Years ago when a woman reached forty it was thought we shouldn't wear sleeveless blouses. Oh, those "dark ages." Like you, that's as silly as believing that we can't leave the house without matching shoes, belts and purses or that we must wearing hats and gloves to shop in the city or to attend church.

However, if you've looked at your upper arms lately and you're not fond of what you're seeking, take heart. It's time to firm up and do it now as summer will be here before we can blink.

Here are some tricks to help make your upper arms stronger, more muscular and something to show off.

In addition to a regular fitness program, such as brisk walking, cycling, and fitness routines, you'll want to include some weight training to increase the muscles in the upper arms for a sleeveless look you'll be proud to show off. If you belong to a fitness center, ask one of the staff, who understands exercise and weight lifting, to help you design a program that's right for your fitness level and age.

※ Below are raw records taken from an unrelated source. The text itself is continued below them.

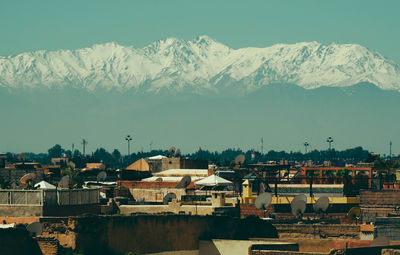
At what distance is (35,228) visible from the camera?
65.2m

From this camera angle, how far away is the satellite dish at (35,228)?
213ft

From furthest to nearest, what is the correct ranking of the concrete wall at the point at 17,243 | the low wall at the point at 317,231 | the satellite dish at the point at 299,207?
the satellite dish at the point at 299,207 < the low wall at the point at 317,231 < the concrete wall at the point at 17,243

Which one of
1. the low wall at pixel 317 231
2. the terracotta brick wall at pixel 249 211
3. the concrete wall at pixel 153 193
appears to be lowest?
the low wall at pixel 317 231

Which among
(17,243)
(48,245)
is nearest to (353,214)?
(48,245)

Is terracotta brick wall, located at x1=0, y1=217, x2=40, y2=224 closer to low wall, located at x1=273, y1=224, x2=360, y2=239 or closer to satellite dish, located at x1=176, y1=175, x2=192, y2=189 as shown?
low wall, located at x1=273, y1=224, x2=360, y2=239

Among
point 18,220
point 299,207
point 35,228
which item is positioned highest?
point 299,207

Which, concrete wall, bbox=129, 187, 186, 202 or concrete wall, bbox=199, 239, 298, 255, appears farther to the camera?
concrete wall, bbox=129, 187, 186, 202

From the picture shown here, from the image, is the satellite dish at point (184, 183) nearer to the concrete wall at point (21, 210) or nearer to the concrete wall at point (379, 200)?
the concrete wall at point (379, 200)

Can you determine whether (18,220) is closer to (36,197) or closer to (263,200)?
(36,197)

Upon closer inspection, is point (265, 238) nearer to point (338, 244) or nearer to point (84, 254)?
point (338, 244)

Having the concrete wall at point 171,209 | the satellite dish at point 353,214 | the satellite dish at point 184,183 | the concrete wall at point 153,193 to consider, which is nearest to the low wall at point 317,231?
the concrete wall at point 171,209

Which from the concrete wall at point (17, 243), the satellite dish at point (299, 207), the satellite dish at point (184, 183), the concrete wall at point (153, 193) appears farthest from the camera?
the satellite dish at point (184, 183)

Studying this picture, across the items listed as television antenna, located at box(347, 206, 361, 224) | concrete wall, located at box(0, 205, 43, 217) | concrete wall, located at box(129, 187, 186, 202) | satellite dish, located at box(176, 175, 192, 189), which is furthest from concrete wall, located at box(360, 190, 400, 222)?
concrete wall, located at box(0, 205, 43, 217)

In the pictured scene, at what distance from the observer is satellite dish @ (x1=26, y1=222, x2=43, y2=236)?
65000 millimetres
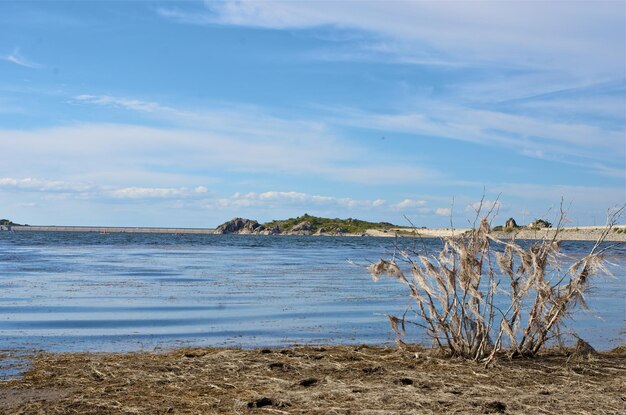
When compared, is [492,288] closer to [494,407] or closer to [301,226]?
[494,407]

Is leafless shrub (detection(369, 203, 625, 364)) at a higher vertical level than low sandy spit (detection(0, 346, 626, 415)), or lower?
higher

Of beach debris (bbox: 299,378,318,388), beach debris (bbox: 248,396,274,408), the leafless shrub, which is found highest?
the leafless shrub

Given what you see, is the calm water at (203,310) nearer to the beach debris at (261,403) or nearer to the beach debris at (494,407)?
the beach debris at (494,407)

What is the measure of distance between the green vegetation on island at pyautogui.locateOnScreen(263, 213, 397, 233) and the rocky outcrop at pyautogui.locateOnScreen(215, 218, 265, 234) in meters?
2.12

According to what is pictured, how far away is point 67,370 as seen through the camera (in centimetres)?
1008

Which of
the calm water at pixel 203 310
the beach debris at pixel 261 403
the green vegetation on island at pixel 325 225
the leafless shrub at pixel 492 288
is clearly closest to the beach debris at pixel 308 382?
the beach debris at pixel 261 403

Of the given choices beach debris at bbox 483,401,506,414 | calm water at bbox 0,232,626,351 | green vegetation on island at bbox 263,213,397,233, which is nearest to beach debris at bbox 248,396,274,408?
beach debris at bbox 483,401,506,414

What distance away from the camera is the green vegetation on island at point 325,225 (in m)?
154

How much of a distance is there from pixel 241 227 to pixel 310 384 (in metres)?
153

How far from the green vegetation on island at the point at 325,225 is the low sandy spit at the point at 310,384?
138m

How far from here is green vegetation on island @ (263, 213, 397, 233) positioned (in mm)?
154125

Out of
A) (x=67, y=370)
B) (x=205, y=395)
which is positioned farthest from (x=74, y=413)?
(x=67, y=370)

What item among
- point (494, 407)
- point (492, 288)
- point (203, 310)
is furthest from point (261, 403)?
point (203, 310)

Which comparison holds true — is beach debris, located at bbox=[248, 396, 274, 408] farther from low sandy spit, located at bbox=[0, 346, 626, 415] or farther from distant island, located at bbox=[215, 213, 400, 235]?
distant island, located at bbox=[215, 213, 400, 235]
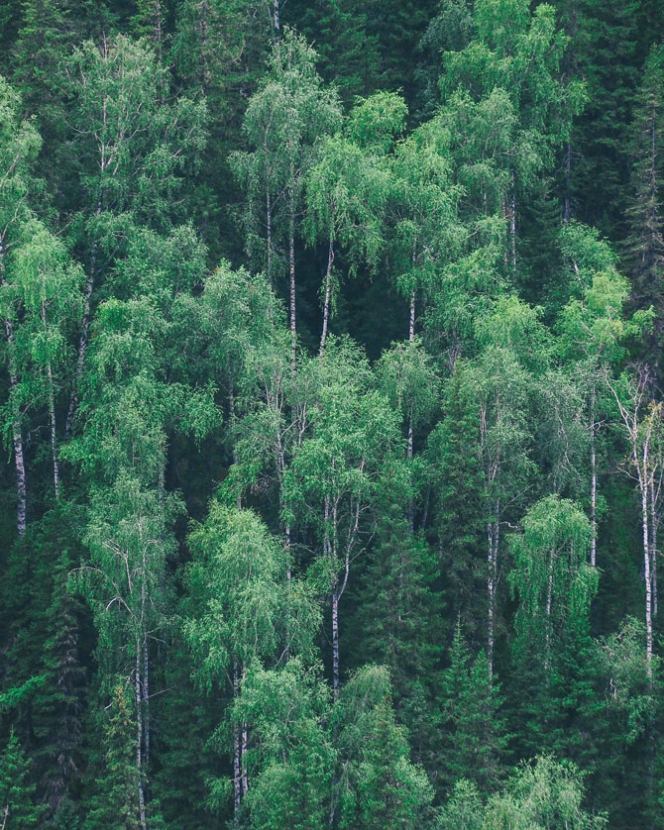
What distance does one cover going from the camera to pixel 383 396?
136 feet

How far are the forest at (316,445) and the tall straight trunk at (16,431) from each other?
0.15m

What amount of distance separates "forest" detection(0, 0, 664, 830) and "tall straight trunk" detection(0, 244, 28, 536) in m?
0.15

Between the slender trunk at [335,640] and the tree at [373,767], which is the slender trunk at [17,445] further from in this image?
the tree at [373,767]

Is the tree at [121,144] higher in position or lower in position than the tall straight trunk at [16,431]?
higher

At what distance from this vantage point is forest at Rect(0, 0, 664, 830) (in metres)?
36.8

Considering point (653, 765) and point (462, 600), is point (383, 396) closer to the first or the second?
point (462, 600)

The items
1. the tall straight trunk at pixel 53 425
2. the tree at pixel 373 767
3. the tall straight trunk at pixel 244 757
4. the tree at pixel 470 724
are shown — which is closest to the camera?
the tree at pixel 373 767

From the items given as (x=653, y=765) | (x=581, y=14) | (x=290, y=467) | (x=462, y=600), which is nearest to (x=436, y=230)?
(x=290, y=467)

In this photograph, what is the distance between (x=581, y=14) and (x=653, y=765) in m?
37.7

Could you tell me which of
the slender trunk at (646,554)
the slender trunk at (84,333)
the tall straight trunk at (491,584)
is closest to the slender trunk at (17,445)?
the slender trunk at (84,333)

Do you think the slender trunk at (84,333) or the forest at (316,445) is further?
the slender trunk at (84,333)

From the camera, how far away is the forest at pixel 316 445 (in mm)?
36750

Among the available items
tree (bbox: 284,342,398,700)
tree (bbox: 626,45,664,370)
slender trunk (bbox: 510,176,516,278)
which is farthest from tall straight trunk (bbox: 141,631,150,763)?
tree (bbox: 626,45,664,370)

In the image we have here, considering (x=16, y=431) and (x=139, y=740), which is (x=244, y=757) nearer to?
(x=139, y=740)
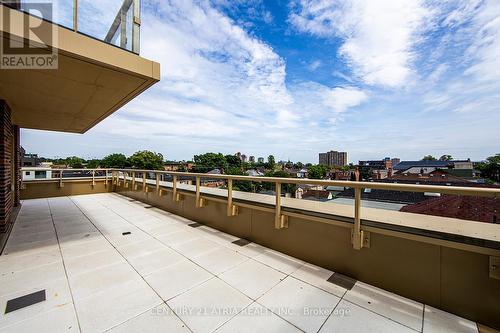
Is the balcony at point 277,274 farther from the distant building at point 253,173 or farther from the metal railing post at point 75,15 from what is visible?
the metal railing post at point 75,15

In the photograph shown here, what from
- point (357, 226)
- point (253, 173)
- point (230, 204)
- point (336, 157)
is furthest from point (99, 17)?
point (336, 157)

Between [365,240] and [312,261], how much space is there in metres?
0.77

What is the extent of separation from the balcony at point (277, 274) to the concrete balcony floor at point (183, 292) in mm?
12

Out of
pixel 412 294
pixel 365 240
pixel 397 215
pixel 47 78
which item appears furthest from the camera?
pixel 47 78

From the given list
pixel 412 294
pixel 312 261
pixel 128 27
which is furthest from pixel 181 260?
pixel 128 27

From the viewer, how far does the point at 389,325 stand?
1488mm

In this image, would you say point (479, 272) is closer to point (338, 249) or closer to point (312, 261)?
point (338, 249)

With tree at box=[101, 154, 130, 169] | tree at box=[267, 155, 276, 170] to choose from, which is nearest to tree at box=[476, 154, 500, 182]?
tree at box=[267, 155, 276, 170]

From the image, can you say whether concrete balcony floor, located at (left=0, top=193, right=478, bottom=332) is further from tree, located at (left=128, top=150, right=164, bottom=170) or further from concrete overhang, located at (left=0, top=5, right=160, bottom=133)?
tree, located at (left=128, top=150, right=164, bottom=170)

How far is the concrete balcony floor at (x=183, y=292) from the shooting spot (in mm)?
1495

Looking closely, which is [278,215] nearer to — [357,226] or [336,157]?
[357,226]

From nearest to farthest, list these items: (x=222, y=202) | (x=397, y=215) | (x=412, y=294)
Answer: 1. (x=412, y=294)
2. (x=397, y=215)
3. (x=222, y=202)

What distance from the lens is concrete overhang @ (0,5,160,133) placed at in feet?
7.27

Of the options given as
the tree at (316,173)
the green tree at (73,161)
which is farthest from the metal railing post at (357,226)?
the green tree at (73,161)
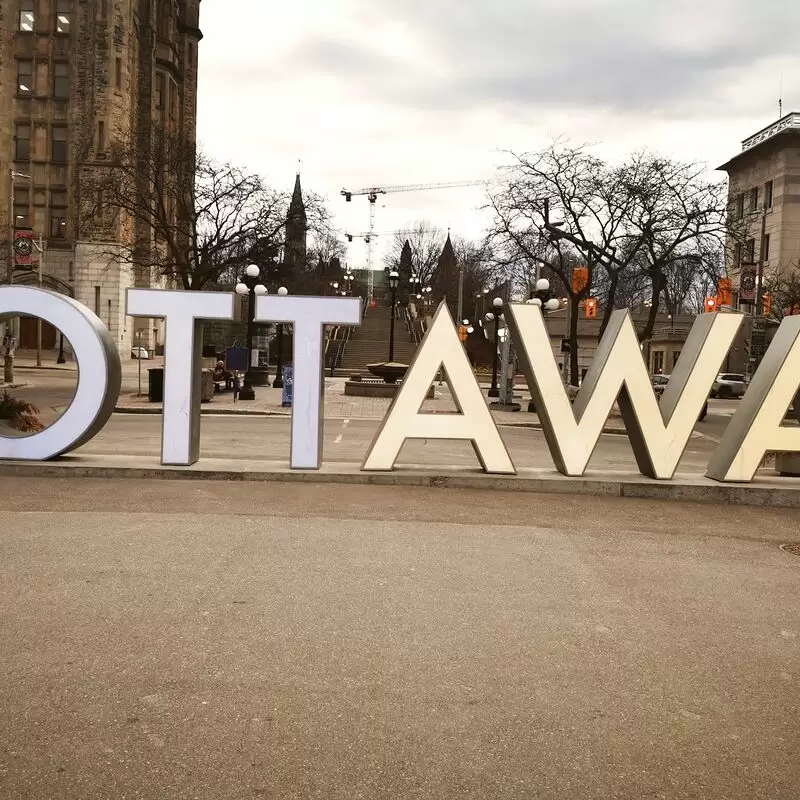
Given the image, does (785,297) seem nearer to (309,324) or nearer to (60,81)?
(309,324)

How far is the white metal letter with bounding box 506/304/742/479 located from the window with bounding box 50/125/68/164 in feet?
185

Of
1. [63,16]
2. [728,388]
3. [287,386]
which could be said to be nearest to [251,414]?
[287,386]

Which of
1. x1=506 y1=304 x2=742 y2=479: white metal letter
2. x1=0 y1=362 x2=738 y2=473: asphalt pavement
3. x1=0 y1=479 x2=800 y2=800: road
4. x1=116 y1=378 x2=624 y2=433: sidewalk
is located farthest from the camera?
x1=116 y1=378 x2=624 y2=433: sidewalk

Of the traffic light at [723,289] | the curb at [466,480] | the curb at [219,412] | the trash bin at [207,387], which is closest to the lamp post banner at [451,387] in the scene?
the curb at [466,480]

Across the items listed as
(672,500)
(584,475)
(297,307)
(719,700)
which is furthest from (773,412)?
(719,700)

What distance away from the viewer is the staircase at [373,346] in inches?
2210

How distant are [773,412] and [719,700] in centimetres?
752

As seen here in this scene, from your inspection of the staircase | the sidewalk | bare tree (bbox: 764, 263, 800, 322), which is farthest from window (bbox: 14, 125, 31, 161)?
bare tree (bbox: 764, 263, 800, 322)

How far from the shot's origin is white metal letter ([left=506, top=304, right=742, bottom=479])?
11.5 meters

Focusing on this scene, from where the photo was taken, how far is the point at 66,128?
60281 millimetres

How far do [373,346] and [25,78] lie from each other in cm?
2981

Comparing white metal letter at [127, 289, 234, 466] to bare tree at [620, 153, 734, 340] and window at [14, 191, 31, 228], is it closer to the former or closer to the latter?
bare tree at [620, 153, 734, 340]

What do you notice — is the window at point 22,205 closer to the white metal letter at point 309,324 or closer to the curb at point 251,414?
the curb at point 251,414

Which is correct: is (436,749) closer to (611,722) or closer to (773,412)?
(611,722)
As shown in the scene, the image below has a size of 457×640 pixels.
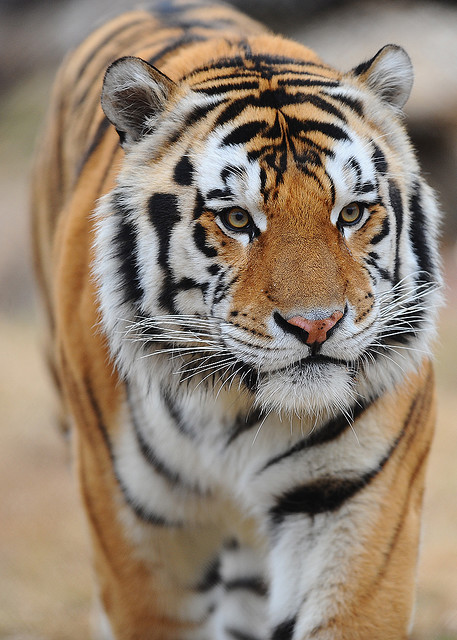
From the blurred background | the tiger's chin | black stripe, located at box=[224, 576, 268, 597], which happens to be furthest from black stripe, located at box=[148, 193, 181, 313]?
black stripe, located at box=[224, 576, 268, 597]

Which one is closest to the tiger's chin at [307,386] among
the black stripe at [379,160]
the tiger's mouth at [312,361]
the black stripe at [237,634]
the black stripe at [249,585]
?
the tiger's mouth at [312,361]

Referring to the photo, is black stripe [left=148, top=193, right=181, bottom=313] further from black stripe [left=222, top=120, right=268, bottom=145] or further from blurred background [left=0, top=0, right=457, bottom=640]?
blurred background [left=0, top=0, right=457, bottom=640]

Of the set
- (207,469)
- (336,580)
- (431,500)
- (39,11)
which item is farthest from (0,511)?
(39,11)

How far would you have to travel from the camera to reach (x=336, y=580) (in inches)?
69.8

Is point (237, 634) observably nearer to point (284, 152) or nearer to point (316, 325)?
point (316, 325)

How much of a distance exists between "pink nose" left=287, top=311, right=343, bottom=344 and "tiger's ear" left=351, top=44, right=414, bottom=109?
1.93 feet

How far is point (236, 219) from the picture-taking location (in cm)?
161

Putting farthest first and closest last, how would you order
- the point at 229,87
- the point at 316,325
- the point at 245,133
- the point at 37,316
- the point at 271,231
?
the point at 37,316, the point at 229,87, the point at 245,133, the point at 271,231, the point at 316,325

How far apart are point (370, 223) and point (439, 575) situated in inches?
70.6

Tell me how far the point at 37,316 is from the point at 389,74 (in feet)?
12.5

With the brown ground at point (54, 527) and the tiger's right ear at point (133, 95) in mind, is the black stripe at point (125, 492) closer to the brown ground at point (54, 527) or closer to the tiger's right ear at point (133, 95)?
the tiger's right ear at point (133, 95)

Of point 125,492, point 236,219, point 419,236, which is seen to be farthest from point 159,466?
point 419,236

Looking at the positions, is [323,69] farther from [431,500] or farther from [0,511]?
[0,511]

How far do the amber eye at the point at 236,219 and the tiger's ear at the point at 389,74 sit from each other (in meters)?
0.45
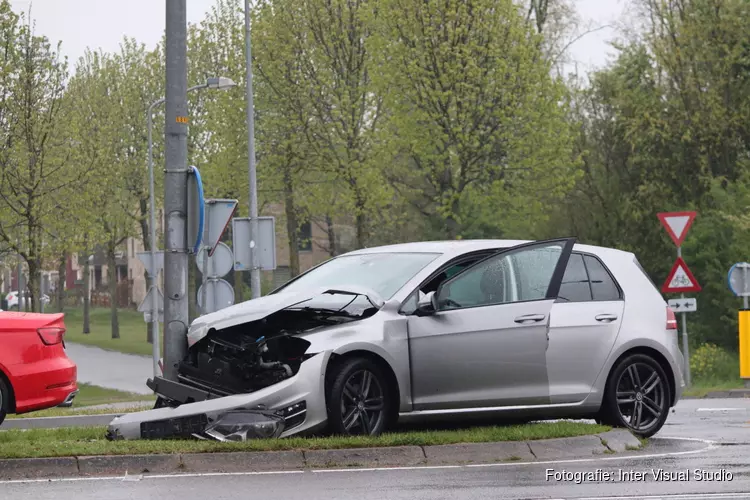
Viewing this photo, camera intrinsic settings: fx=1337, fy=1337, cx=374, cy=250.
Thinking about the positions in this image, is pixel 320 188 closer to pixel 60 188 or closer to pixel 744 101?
pixel 60 188

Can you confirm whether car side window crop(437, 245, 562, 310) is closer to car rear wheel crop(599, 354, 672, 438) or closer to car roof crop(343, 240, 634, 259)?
car roof crop(343, 240, 634, 259)

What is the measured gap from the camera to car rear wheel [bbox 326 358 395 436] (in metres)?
10.7

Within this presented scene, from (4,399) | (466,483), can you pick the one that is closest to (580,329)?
(466,483)

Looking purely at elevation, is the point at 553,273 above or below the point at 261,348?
above

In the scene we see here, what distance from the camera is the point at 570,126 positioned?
40125 mm

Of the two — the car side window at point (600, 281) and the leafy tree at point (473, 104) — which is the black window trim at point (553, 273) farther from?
the leafy tree at point (473, 104)

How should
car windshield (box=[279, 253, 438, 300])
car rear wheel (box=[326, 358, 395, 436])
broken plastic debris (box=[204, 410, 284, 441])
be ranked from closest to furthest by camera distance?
broken plastic debris (box=[204, 410, 284, 441])
car rear wheel (box=[326, 358, 395, 436])
car windshield (box=[279, 253, 438, 300])

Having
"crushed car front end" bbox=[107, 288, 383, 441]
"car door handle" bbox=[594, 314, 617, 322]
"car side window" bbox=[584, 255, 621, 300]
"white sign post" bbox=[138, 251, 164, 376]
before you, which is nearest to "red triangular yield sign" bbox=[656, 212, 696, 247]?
"car side window" bbox=[584, 255, 621, 300]

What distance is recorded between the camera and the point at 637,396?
476 inches

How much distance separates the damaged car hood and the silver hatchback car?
0.02 meters

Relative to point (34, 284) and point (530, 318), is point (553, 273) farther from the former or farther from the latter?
point (34, 284)

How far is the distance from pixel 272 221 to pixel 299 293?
1160cm

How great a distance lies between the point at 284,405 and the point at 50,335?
13.6 feet

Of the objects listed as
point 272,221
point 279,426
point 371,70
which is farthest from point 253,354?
point 371,70
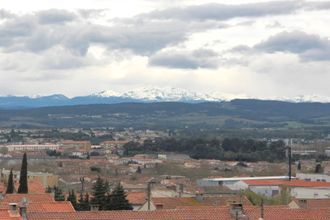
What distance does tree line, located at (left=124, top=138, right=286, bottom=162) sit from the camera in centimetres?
15975

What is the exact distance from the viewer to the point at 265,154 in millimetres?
160125

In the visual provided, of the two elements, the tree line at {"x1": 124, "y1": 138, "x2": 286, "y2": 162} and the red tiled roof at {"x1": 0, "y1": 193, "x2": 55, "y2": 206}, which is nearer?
the red tiled roof at {"x1": 0, "y1": 193, "x2": 55, "y2": 206}

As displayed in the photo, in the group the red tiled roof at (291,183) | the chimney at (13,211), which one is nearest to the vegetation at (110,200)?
the chimney at (13,211)

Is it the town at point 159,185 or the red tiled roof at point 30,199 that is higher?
the red tiled roof at point 30,199

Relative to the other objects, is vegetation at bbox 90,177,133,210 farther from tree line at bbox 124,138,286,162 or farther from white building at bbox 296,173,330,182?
tree line at bbox 124,138,286,162

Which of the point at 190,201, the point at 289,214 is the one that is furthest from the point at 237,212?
the point at 190,201

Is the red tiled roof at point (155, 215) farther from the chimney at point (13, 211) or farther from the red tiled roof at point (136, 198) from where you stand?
the red tiled roof at point (136, 198)

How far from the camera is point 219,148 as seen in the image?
17088 centimetres

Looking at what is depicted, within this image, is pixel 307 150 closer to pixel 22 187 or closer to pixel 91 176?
pixel 91 176

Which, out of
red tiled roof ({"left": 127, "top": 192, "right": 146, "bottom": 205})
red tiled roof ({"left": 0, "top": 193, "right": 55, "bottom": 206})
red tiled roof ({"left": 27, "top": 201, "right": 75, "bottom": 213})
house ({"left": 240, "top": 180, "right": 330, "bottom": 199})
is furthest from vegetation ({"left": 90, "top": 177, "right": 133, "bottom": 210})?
house ({"left": 240, "top": 180, "right": 330, "bottom": 199})

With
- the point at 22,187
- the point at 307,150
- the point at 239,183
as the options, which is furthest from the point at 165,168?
the point at 22,187

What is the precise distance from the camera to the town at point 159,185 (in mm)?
42250

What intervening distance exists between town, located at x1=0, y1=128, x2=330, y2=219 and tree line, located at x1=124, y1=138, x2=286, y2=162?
2.50 ft

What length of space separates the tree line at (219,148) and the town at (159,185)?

To tide you over, here are a few of my favorites and all you need are two books, two cans of unopened soup or objects that weigh the same. All exercises are done with the objects in your hands. If you are new to fitness, try the routines for a few days without extra weight. If you're recovering from an injury that has sidelined you, check with your doctor before doing these or any exercises. By the way, weight lifting can help improve anyone's strength.

Start with five repetitions of each routine and work up to three sets of ten.

1. With elbows shoulder level and fingers pointing down toward the floor, bring your hands across your chest in front of you. Then return to the first position. Do it slowly. Some people want to swing their arms back and forth, but you're working with resistance, so go slowly and you'll feel this routine in your arms, shoulders and upper back.

2. In the same position as above, move your hands toward your back and have the soup cans touch (if possible). Again, do it slowly.

3. This biceps curl is simple and effective. Holding your upper arms close to the body, bend elbows and bring your hands up to your shoulders slowly. Then release and slowly bring your hands down to your thighs. Keep your arm muscles contracted throughout the routine. For those who are new to fitness, you can sit down during this exercise and you can work one arm at a time.

4. Standing tall, bend your elbows so that your forearms are waist high. Now push your elbows toward your back. Try to make your elbows touch. Again, do it slowly.

5. Standing (or sitting) tall, lift the weight above your head. Hold for a count of five and then slowly return them to your sides.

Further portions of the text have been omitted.